▸ TASK REQUIREMENTS: Please rewrite the lines of the listing, from the line containing "Looking at the" through the end of the listing, as a Markdown table with the columns Row and Entry, numbering each line and omitting blank lines.

[Spatial reasoning data based on images]
· · ·
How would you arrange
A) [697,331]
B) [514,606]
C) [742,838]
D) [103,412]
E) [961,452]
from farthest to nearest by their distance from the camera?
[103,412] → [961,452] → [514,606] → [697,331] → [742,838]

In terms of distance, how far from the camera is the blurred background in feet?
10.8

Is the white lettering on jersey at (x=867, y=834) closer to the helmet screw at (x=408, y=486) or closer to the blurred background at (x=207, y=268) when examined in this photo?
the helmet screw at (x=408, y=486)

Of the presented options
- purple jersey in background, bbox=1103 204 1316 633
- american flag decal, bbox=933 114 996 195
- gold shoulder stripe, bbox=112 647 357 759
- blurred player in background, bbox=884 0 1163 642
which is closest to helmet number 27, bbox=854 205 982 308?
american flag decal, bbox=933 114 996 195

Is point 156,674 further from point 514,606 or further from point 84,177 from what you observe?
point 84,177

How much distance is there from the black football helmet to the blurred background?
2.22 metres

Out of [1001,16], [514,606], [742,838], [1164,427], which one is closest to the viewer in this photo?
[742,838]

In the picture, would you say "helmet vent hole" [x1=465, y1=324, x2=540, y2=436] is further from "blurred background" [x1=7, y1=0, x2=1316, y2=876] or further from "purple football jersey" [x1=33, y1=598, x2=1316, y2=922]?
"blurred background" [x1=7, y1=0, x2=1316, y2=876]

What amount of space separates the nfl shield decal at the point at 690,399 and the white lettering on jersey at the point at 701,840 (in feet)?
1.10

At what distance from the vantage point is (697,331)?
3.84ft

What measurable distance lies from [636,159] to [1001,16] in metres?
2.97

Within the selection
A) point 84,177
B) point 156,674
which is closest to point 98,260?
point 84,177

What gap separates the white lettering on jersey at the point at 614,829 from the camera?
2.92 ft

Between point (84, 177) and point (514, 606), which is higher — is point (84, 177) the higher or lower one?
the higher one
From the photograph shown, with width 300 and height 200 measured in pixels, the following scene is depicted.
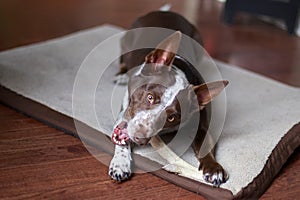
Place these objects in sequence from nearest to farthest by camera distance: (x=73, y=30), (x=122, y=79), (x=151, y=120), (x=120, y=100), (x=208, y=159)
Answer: (x=151, y=120) < (x=208, y=159) < (x=120, y=100) < (x=122, y=79) < (x=73, y=30)

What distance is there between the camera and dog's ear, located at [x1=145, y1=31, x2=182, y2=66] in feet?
5.38

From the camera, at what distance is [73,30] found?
291 centimetres

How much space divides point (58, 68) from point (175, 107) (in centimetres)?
87

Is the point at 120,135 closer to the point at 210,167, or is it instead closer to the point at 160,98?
the point at 160,98

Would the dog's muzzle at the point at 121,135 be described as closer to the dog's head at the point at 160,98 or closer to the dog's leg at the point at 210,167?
the dog's head at the point at 160,98

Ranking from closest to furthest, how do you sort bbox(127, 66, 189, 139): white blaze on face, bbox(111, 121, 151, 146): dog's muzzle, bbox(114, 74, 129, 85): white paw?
1. bbox(127, 66, 189, 139): white blaze on face
2. bbox(111, 121, 151, 146): dog's muzzle
3. bbox(114, 74, 129, 85): white paw

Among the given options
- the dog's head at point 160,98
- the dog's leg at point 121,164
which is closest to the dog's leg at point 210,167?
the dog's head at point 160,98

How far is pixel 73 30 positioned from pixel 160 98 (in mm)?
1505

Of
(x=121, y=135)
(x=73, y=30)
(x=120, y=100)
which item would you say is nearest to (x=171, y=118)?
(x=121, y=135)

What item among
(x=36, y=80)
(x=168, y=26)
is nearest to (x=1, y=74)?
(x=36, y=80)

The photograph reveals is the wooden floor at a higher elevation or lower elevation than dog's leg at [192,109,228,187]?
lower

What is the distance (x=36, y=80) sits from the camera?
2104 mm

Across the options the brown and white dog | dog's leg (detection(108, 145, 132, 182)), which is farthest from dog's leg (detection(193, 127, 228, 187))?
dog's leg (detection(108, 145, 132, 182))

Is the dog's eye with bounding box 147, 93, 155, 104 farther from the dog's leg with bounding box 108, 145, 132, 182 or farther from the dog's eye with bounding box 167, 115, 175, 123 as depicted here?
the dog's leg with bounding box 108, 145, 132, 182
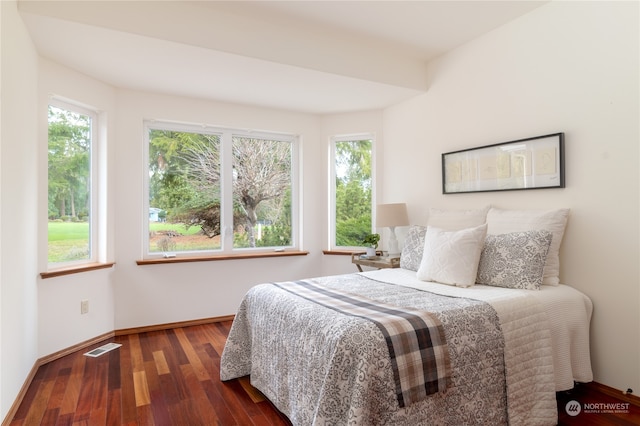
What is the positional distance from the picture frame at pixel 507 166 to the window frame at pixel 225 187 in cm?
178

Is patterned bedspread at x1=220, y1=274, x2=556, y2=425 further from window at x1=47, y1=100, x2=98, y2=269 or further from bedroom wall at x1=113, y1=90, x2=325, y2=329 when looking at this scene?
window at x1=47, y1=100, x2=98, y2=269

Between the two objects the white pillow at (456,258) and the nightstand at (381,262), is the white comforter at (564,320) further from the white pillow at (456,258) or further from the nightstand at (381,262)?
the nightstand at (381,262)

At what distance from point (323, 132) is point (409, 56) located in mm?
1353

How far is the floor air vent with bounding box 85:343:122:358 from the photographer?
114 inches

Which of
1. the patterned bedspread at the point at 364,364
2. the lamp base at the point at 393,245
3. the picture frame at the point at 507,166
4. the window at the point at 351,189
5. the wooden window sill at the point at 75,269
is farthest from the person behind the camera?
the window at the point at 351,189

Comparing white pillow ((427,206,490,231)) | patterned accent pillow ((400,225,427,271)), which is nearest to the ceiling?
white pillow ((427,206,490,231))

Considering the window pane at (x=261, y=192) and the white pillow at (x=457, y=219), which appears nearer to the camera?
the white pillow at (x=457, y=219)

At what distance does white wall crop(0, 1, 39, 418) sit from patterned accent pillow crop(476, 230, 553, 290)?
2810 mm

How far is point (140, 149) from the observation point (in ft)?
11.5

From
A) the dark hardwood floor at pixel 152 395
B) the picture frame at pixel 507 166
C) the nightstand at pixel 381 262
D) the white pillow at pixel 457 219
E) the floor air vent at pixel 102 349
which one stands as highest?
the picture frame at pixel 507 166

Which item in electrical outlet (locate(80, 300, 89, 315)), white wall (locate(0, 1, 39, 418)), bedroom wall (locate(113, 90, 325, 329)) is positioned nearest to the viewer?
white wall (locate(0, 1, 39, 418))

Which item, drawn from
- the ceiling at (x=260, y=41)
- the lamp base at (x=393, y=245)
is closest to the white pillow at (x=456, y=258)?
the lamp base at (x=393, y=245)

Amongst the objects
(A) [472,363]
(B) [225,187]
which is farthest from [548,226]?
(B) [225,187]

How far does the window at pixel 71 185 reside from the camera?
9.61ft
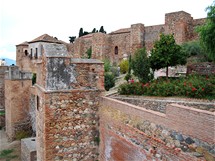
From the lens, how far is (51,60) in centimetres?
624

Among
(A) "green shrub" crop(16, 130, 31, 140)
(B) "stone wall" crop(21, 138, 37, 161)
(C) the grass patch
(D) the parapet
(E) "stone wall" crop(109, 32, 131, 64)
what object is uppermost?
(E) "stone wall" crop(109, 32, 131, 64)

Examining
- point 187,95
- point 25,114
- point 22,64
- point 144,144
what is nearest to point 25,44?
point 22,64

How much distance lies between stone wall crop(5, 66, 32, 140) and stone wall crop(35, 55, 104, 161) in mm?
9323

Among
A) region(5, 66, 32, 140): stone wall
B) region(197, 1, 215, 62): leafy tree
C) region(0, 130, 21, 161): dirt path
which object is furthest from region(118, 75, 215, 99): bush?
region(5, 66, 32, 140): stone wall

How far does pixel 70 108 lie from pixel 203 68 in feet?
33.9

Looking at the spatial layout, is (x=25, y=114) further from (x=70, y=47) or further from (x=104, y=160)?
(x=70, y=47)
· · ·
▸ ANSWER FOR THE TASK:
| Row | Entry |
|---|---|
| 1 | Looking at the spatial layout, is (x=25, y=114) further from (x=70, y=47) or further from (x=104, y=160)? |
| 2 | (x=70, y=47) |